As Nihar R. Nayak, Research Fellow at the Institute for Defence Studies and Analyses (IDSA) further elaborates, “…the prolonged political turmoil in Nepal (nine Prime Ministers in the last 10 years) has unnerved China about threats from Tibetan separatists”. Therefore, according to him, Beijing has shifted its strategy from the initial state-to-state level to institutional as well as grassroot levels, infiltrating not only economically and politically but also socio-culturally.

This multifaceted strategy becomes particularly visible through China’s exploitation of the Buddhist religion and its attempts in crafting a new Nepali national identity, which suits the ulterior objectives of the People’s Republic of China. In 2011, the atheist superpower invested $3 billion in the town of Lumbini, the birthplace of Buddha, in the building of an airport, temples, hotels, shopping centres, highways and a Buddhist University, along with the installation of water-, electricity- and communication systems. Through these investments, China not simply obtained access to Nepal’s tourism economy, which is strategically important for its New Silk Road Initiative, but also secured an important pawn in its game of controlling and supressing Buddhism in the region. As Lauren Jackson, journalist for the Diplomat has argued, “Now, Chinese officials determine who has access to worship at the site; meaning they can exclude the Dalai Lama, whom Beijing has described as a “wolf in monk’s clothes”, and prominent Tibetan separatists from accessing Lumbini. This is a significant win in China’s strategic goal of silencing critics who hope to maintain the salience of the movement to liberate Tibet”. Hence, through using religion as a diplomatic tool for economic enrichment, China is establishing and fortifying its influence in the Himalayan country.

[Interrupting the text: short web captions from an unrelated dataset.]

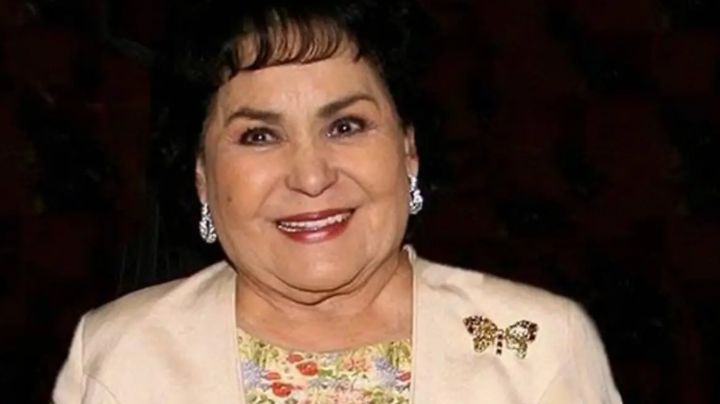 Aseguran que Carmen Salinas se dedicaba a realizar rituales con menores de edad robados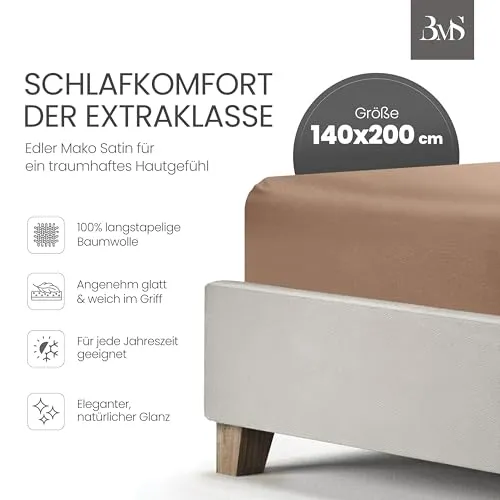 Bettwaesche-mit-Stil Spannbettlaken 2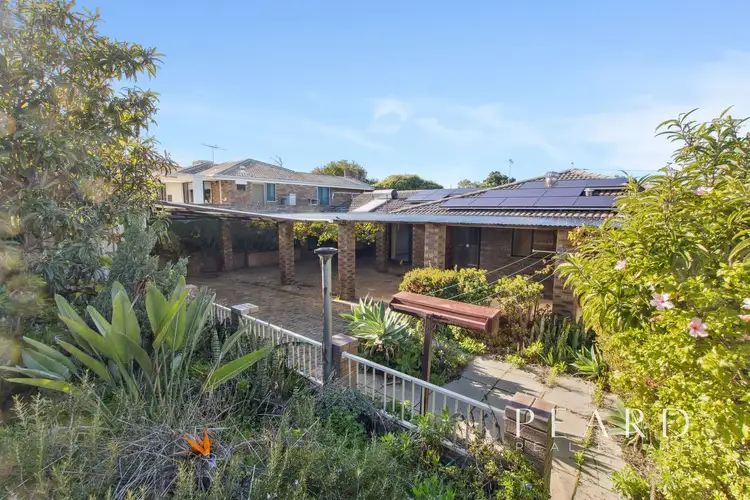Second view of Homely house listing, 31 Maritana Road, Kallaroo WA 6025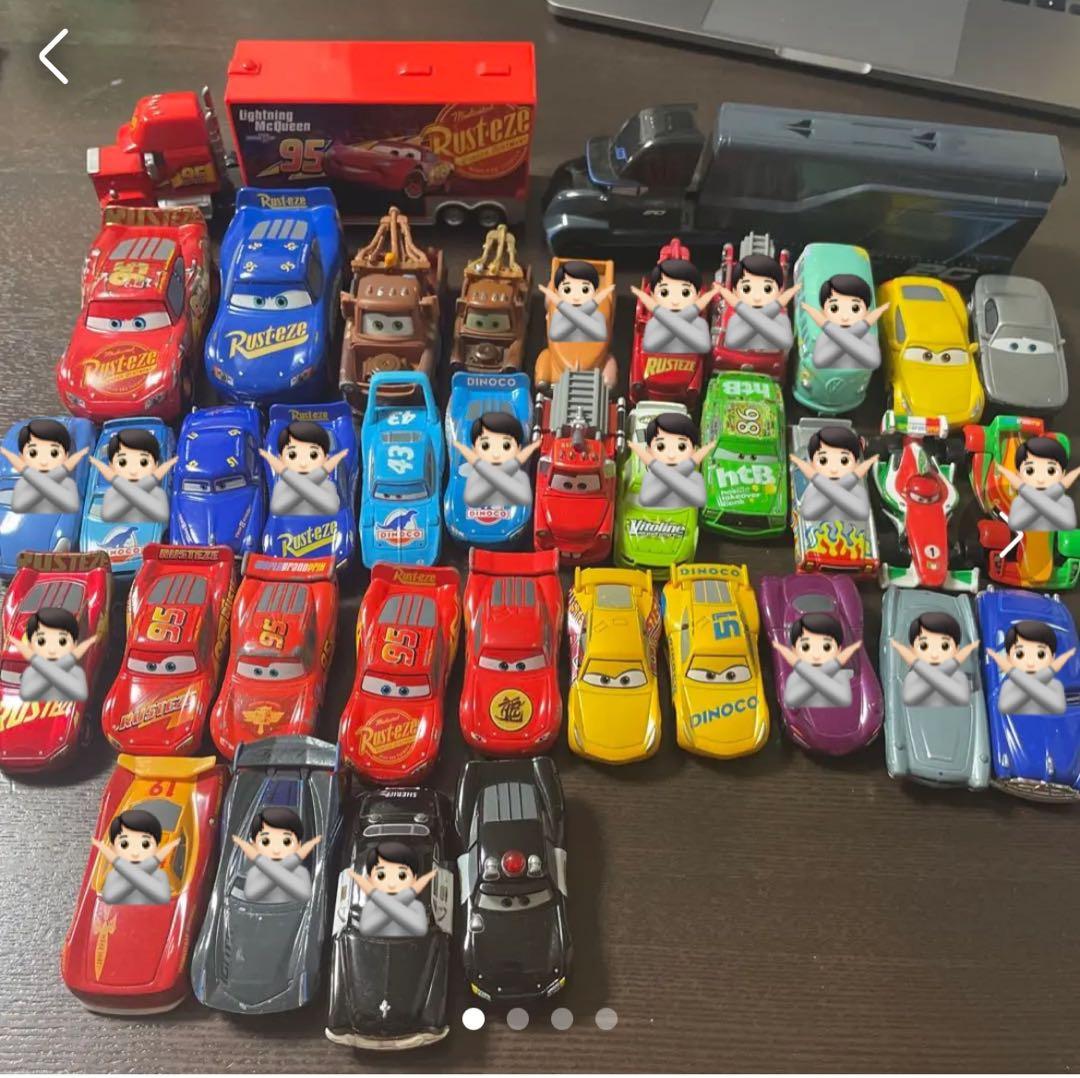 カーズトミカ 【バラ売り可】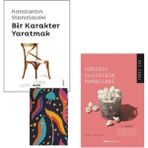 Bir Karakter Yaratmak - Senaryo Yazımının Temelleri (Not Defteri Hediye)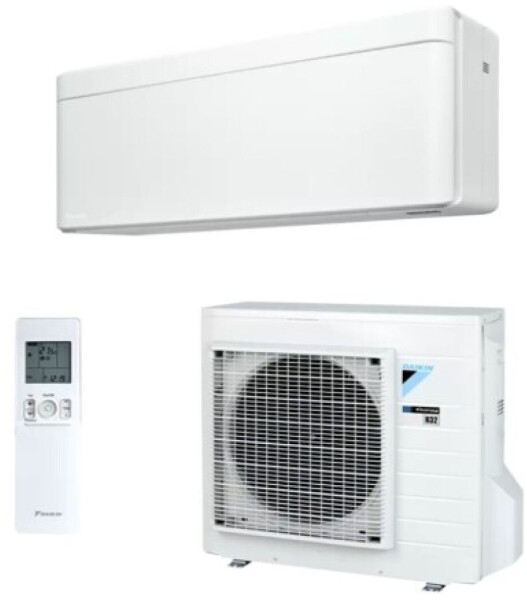 Daikin Stylish Wandgerät Klimaanlage 2,5kW, R32 (FTXA25CW), Bild 5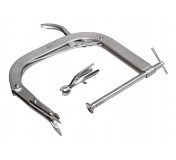 Рассухариватель клапанов усиленный со сменными захватами (прямые и изогнутые) JTC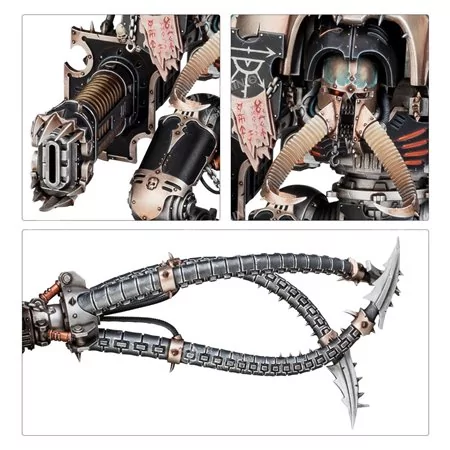 Chaos Knights: Knight Ruinator | Box 1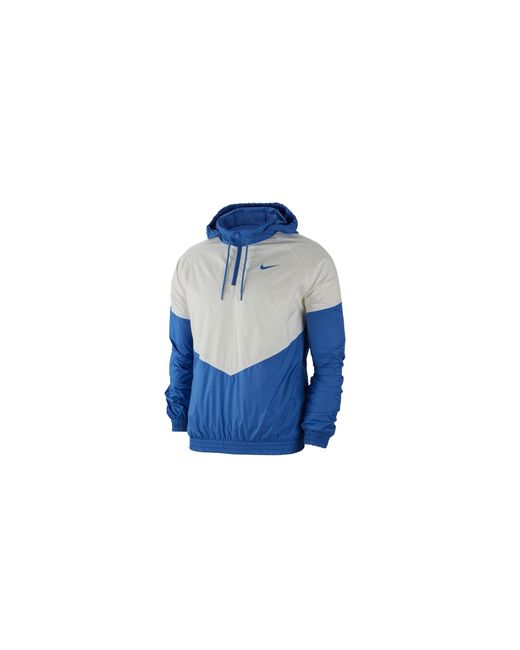 Nike Blue Sb Shield Jacket "Sail Pacific" Bv0979 133" for men
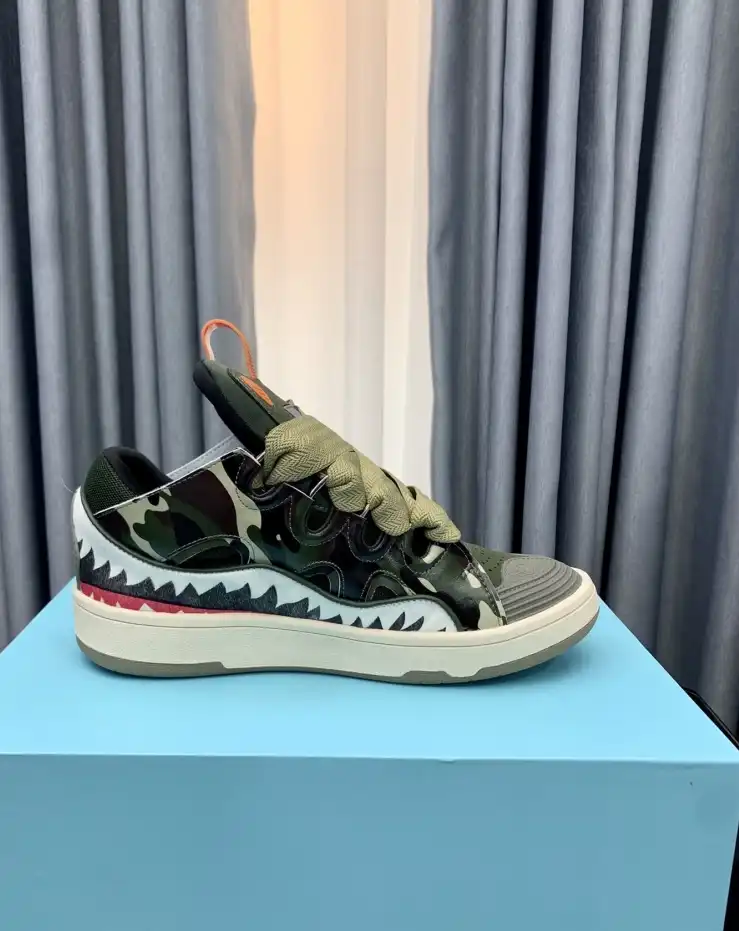 hype Lanvin Sneakers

Only in the backdrop of such analytical framework, one is able to assess the role of India, its apprehensions, objectives and capabilities in regards to the stability of Nepal and the rest of South Asia. 

The important historic ties, which India and Nepal have been sharing since signing the 1950 India-Nepal Treaty of Peace and Friendship experienced decline when India imposed economic border blockade on Nepal in 2015, at a time when Nepal went through a humanitarian crisis owing to recent earthquakes. That year set an overriding precedent for the Sino-Indo-Nepalese triangle; not simply did Nepal suffer hardship from its lifelong patron, but China, in reverse, established itself as a seemingly magnanimous and generous crying shoulder willing to provide support.

It becomes imperative for New Delhi to rectify the recent neglect towards its old-time ally by handling the relationship better, reaffirming their mutual goals and providing opportunities for development and security projects. As Rajeswari Pillai Rajagopalan, Distinguished Fellow and Head of the Nuclear and Space Policy Initiative at the Observer Research Foundation, has argued, “unless India strengthens its delivery capacity, New Delhi is bound to continue to lose to China”.

India must recognize the importance of boosting its ‘neighbourhood first policy’ and increase its bilateral ties with other South Asian countries, otherwise, China’s ‘neo-colonialism’, not only economic, but as presented in this case – political, social and cultural – will continue to thrive.